課題内容
MFTについての文章で、MFTは日本語で何という療法のことだと書かれているか答えなさい。

抜粋

お口周りの筋トレ(MFT)がもたらす歯並びや口腔機能、表情筋の引き締めについて
歯並びが歯並びの外側の筋肉である頬っぺたや唇と、内側の筋肉である舌との筋肉のバランスが取れたところに並んでいくというお話は以前のコラムで述べさせていただきました。ご興味のある方は下記クリックお願いします。
では、その筋力のバランスが崩れてしまった方はどのように改善したほうが良いのでしょうか。
その答えがMFTという、いわゆる歯並びや表情などに関与する筋肉の筋トレです。
どのようなメリットがあり、どのような方がすべきか、また、どのような装置や方法があるのか簡単にですがお話ししたいと思います。
目次
1.MFTとは
2.歯科矯正でMFTを行うメリットは?
3.そのような方がすべきであるのか
4.MFTのトレーニングや補助器具について
1.MFTとは
MFT(Myofunctional Therapy)とは筋機能療法のことで、口の周りの筋肉などの異常な動きや筋力自体の力を改善することによって、歯並びや表情などの改善を促す治療のことです。
2.歯科矯正でMFTを行うメリットは?
- 歯並びを悪くしている原因を改善出来る
口周りの筋肉が原因で歯並びが悪くなっている方は、歯並びだけを治したとしても、その後結局筋肉の力で元に戻るなどで一生安定するのが難しいことが多いです。また、治療期間中も筋肉の力が邪魔をして歯が動きにくいことがあります。そのようなことを防ぐため、お口の周りの筋肉に問題がある方の矯正治療は、MFTを行いながら進めたほうが良いと考えています。

[収集されたデータ一覧]

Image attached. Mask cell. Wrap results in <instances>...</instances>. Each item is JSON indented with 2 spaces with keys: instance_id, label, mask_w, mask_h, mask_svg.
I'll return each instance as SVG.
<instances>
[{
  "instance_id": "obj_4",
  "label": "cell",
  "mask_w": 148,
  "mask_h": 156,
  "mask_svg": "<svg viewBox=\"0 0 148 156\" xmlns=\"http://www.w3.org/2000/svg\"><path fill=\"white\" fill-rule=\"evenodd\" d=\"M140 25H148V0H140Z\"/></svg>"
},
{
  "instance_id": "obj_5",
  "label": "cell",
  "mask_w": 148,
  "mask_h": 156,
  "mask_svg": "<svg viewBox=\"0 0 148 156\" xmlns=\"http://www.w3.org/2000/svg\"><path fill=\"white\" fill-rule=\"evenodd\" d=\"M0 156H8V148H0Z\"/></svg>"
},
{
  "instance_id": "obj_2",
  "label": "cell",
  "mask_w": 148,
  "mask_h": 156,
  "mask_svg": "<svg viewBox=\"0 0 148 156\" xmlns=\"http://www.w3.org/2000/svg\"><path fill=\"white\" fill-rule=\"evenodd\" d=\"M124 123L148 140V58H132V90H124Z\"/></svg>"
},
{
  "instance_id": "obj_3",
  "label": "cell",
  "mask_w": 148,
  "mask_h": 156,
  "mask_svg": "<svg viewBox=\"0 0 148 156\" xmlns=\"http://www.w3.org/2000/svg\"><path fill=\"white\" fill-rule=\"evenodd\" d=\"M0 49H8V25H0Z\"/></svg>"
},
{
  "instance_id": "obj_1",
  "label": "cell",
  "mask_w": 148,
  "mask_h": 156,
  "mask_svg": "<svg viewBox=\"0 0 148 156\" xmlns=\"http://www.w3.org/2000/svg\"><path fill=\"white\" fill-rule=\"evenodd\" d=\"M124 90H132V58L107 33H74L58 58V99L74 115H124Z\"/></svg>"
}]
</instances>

解答
筋機能療法